Predictors of Impaired Reperfusion in ST-Elevation Myocardial Infarction Treated with Primary PCI: Preliminary Results from COMA.NET Project

Diagnostics 2026, 16(1), 149; https://doi.org/10.3390/diagnostics16010149
by Maciej Południewski *, Emil Julian Dąbrowski, Piotr Pogorzelski, Michał Łuczaj, Julia Kobylińska, Joanna Kruszyńska, Marcin Kożuch and Sławomir Dobrzycki
Reviewer 1:
Reviewer 2: Anonymous
Diagnostics 2026, 16(1), 149; https://doi.org/10.3390/diagnostics16010149
Submission received: 11 December 2025 / Revised: 26 December 2025 / Accepted: 31 December 2025 / Published: 2 January 2026

Round 1

Reviewer 1 Report

Comments and Suggestions for Authors

Abstract: is in structural form generally well written.

Keywords: OK.

Introduction:  well written, explained in logical order in detail, addressing to “what we know” so far and what is unclear about no reflow phenomenon.

Materials and Methods

Chapter is well written, study design, study period, inclusion and exclusion criteria, procedure with participant and statistical methods ate very good described, it is possible to repeat study according to description. I have two quwstions:

  1. Why 24 h is used as maximum time of symptom onset and not 48h ?
  2. Why patient preloaded with prasugrel or ticargelor were excludes (ESC guidelines prefer listed over clopidogrel which was allowed) ?

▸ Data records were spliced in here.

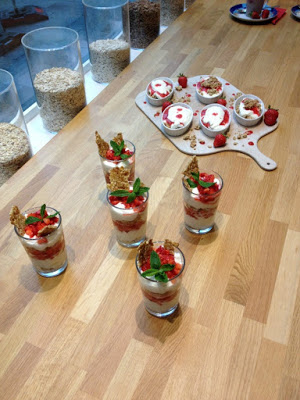 Erdbeer-Basilikum Scones für den 3. Blog-Stammtisch im Kölln Haferland* 22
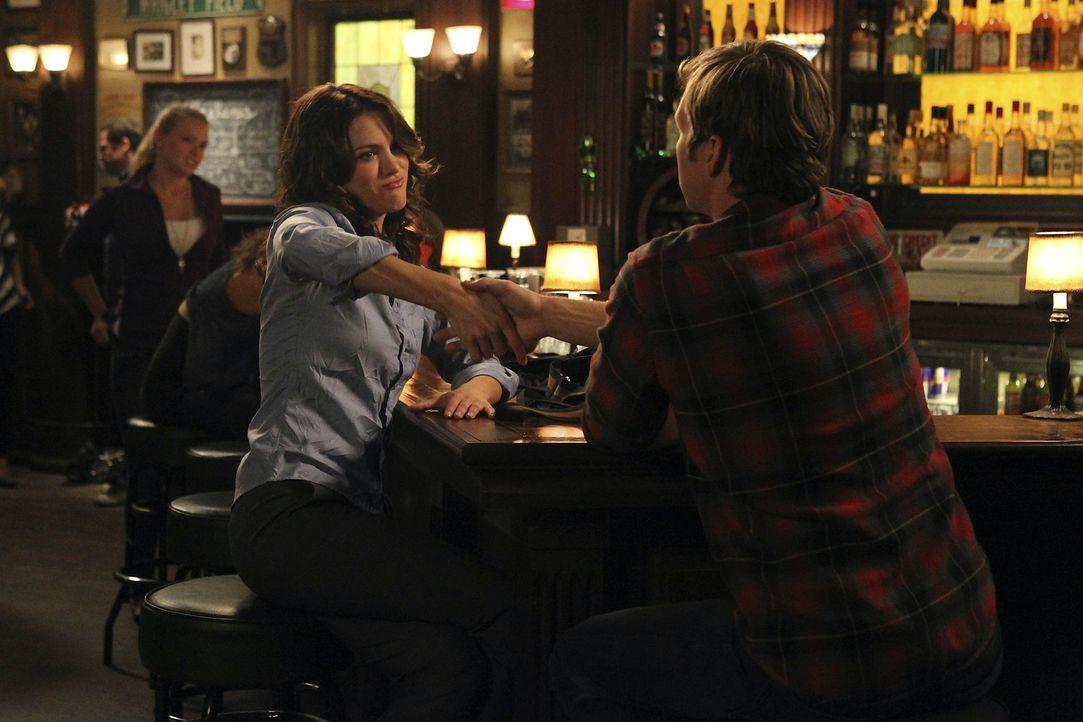 Da Sara (Danneel Ackles, l.) eine neue Flamme hat, will sie die Bettgeschichte mit Ben (Ryan Hansen, r.) vorerst auf Eis legen. Der ist einverstande... - Bildquelle: NBC Universal, Inc.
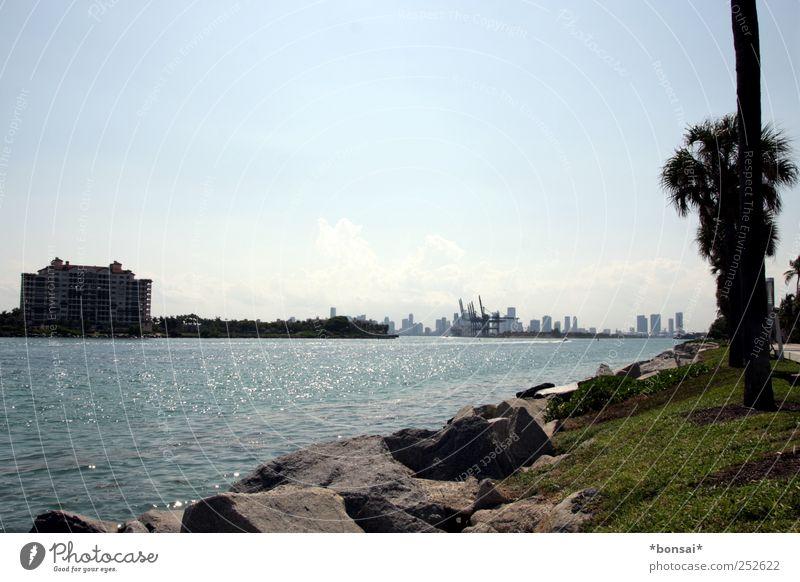 promi-island Himmel Pflanze Ferien & Urlaub & Reisen Meer Ferne Erholung Wiese Umwelt Küste hell Horizont glänzend Tourismus Insel Hafen Skyline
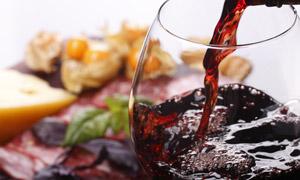 倒入酒杯中的醇厚红酒摄影高清图片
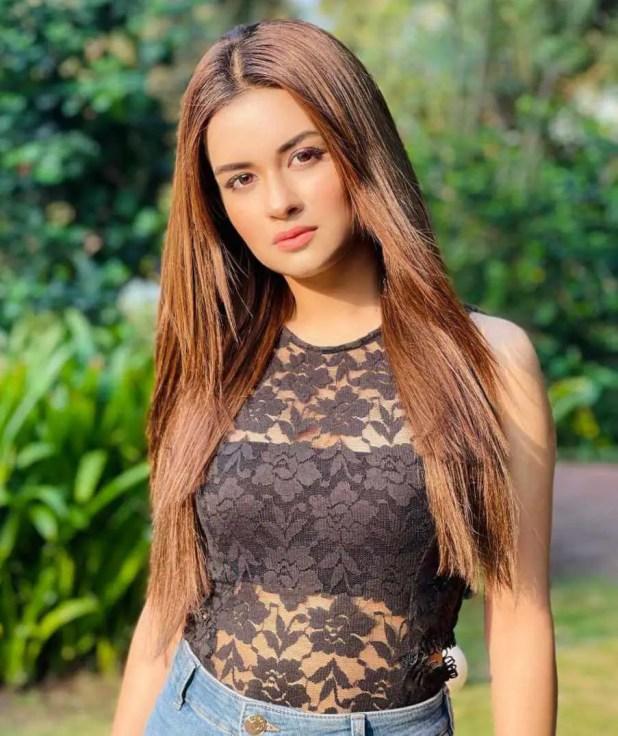 Avneet Kaur Black Dress Photo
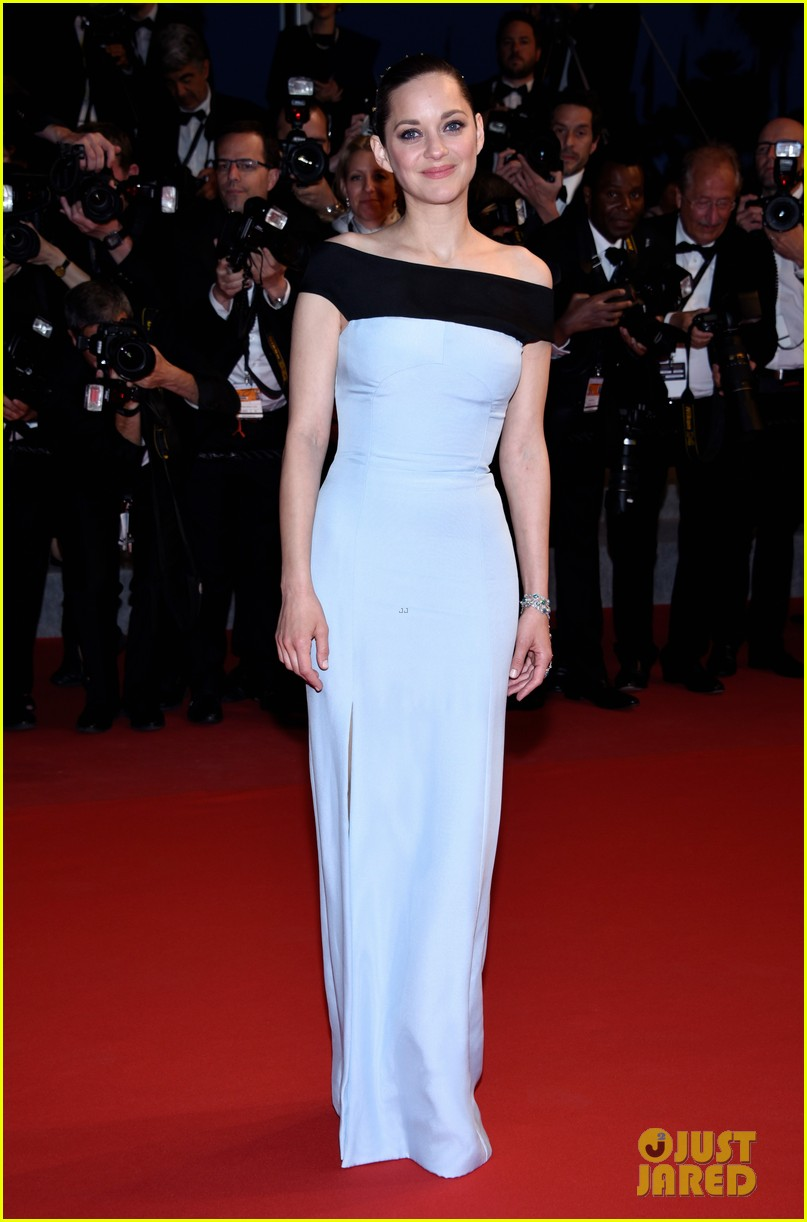 marion cotillard looks stunning at little prince cannes premiere 083376392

Results are well presented in understandable way to reader including tables and figures.  

Discussion is excellent, authors addressed to theirs results point by point with relevant references pointing concordance and differences as well as study limitations.

Conclusion: is well written with clear “take home messages” – educational especially about lesion predilataion.

Literature: well written, no instructions.

Author Response

Reviewer 1.

Abstract: is in structural form generally well written.

Keywords: OK.

Introduction:  well written, explained in logical order in detail, addressing to “what we know” so far and what is unclear about no reflow phenomenon.

Materials and Methods

Chapter is well written, study design, study period, inclusion and exclusion criteria, procedure with participant and statistical methods ate very good described, it is possible to repeat study according to description. I have two quwstions:

1. Why 24 h is used as maximum time of symptom onset and not 48h ?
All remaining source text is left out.